WORK INSTRUCTIONS:
In the records that follow, find each line with "experience" and pull it out.

§

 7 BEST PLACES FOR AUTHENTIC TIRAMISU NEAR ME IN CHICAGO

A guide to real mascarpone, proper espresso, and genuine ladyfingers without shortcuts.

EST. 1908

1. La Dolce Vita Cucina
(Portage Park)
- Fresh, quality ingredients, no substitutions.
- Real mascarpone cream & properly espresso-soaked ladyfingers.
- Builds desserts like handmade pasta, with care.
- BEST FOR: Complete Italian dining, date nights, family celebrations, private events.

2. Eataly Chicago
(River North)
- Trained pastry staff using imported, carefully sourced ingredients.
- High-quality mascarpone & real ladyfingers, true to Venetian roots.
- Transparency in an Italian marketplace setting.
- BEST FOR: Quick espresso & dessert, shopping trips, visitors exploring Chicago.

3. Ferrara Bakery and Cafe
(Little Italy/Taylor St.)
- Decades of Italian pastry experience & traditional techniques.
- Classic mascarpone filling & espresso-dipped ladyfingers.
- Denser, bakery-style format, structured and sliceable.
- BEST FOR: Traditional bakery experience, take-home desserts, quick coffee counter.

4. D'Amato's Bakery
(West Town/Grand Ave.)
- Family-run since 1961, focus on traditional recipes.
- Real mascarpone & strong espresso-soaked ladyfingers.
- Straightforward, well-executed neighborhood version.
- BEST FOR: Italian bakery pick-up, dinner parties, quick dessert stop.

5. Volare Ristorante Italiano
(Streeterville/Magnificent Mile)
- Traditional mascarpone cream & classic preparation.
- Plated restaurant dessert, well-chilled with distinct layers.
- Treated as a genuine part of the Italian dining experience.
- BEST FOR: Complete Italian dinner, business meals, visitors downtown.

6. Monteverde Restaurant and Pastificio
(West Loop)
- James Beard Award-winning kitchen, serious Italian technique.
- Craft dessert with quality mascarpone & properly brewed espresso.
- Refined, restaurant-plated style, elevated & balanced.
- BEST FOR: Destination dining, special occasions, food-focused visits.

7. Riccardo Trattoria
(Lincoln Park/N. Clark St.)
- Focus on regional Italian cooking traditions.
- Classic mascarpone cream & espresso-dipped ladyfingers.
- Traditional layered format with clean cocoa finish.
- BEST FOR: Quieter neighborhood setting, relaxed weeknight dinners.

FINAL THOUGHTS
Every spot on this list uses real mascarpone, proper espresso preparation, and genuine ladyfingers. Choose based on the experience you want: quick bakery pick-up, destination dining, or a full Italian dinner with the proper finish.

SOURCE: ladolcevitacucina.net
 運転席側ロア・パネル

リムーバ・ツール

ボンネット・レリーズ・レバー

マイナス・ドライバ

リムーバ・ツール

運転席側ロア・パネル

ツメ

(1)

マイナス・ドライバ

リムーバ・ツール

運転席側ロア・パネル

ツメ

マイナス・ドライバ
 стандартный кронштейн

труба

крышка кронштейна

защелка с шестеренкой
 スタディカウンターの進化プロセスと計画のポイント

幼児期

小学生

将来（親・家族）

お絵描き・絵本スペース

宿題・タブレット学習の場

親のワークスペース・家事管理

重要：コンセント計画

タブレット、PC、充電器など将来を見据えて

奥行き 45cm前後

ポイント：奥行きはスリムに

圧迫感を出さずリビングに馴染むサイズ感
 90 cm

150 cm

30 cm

§

RESULT FOR THIS EXERCISE:
- Decades of Italian pastry experience & traditional techniques.
- BEST FOR: Traditional bakery experience, take-home desserts, quick coffee counter.
- Treated as a genuine part of the Italian dining experience.
Every spot on this list uses real mascarpone, proper espresso preparation, and genuine ladyfingers. Choose based on the experience you want: quick bakery pick-up, destination dining, or a full Italian dinner with the proper finish.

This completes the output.